Italia fuma: uno su 7 si fa le canne. Ma è Palau il “paradiso dello sballo”

Pubblicato il 9 luglio 2012 10:51 | Ultimo aggiornamento: 9 luglio 2012 10:52
fumatori di marijuana chiedono la legalizzazione

Foto Lapresse

ROMA – Un italiano su 7 si fa le canne: secondo i dati del report dell’Onu sul consumo di droghe, il 14,6% degli italiani usa regolarmente marijuana e hashish.
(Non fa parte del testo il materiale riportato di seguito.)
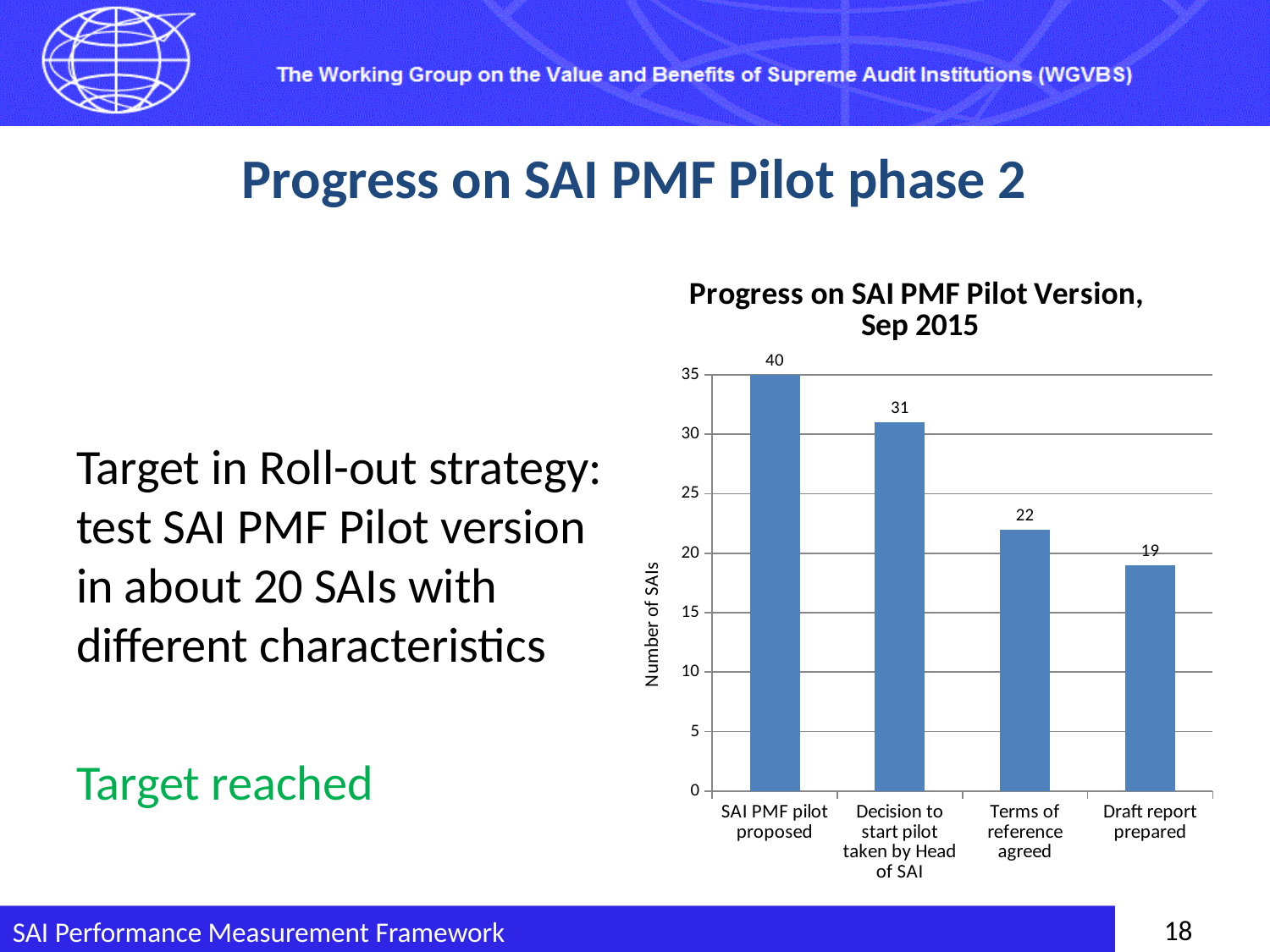
What is the difference between 'Decision to start pilot taken by Head of SAI' and 'Terms of reference agreed'? 9 What is the value for 'Decision to start pilot taken by Head of SAI'? 31 What is the value for 'SAI PMF pilot proposed'? 40 What is the value for 'Draft report prepared'? 19 What kind of chart is shown? Bar chart What is the value for 'Terms of reference agreed'? 22 Which category has the lowest value? Draft report prepared Which category has the highest value? SAI PMF pilot proposed Do the values rise or fall from left to right along the x axis? Fall What is the difference between 'SAI PMF pilot proposed' and 'Draft report prepared'? 21 Which is larger: 'Terms of reference agreed' or 'Draft report prepared'? Terms of reference agreed How many categories are shown on the x axis? 4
Come noi ci sono solo i neozelandesi nel cosiddetto “mondo occidentale”: anche in Nuova Zelanda la media è di 14,6% di consumatori. Nella speciale classifica, al terzo posto c’è la Nigeria (14,3% di “cannati”), poi gli Stati Uniti (14,1%). della popolazione.

Per quanto riguarda le droghe “pesanti” e quelle “sintetiche” i dati relativi all’Italia si abbassano: più dell’1% dei nostri concittadini fa abitualmente uso di cocaina, mentre lo 0,5% dei nostri concittadini hanno acquistato nel 2011 anfetamine e oppiacei.

Dal report delle Nazione Unite emerge anche una curiosità: Palau, piccola isola dell’Oceano Pacifico, viene chiamata “paradiso dello sballo”. Agli abitanti dell’isola piacciono molto sia le droghe che la birra. Un quarto si è fumato almeno uno “spinello” nel 2011, quasi il 9% ha detto di bere birra quotidianamente o quasi.

Ma ai diretti interessati non piace essere etichettati come tossici. Esponenti del governo hanno detto: “Palau è un’isola molto piccola. Se l’uso di cannabis fosse così alto come denuncia l’Onu, si dovrebbero vedere ovunque persone che fumano hashish. Ma questo non accade. È davvero inconcepibile pensare che un quarto della nostra popolazione usi droghe leggere”.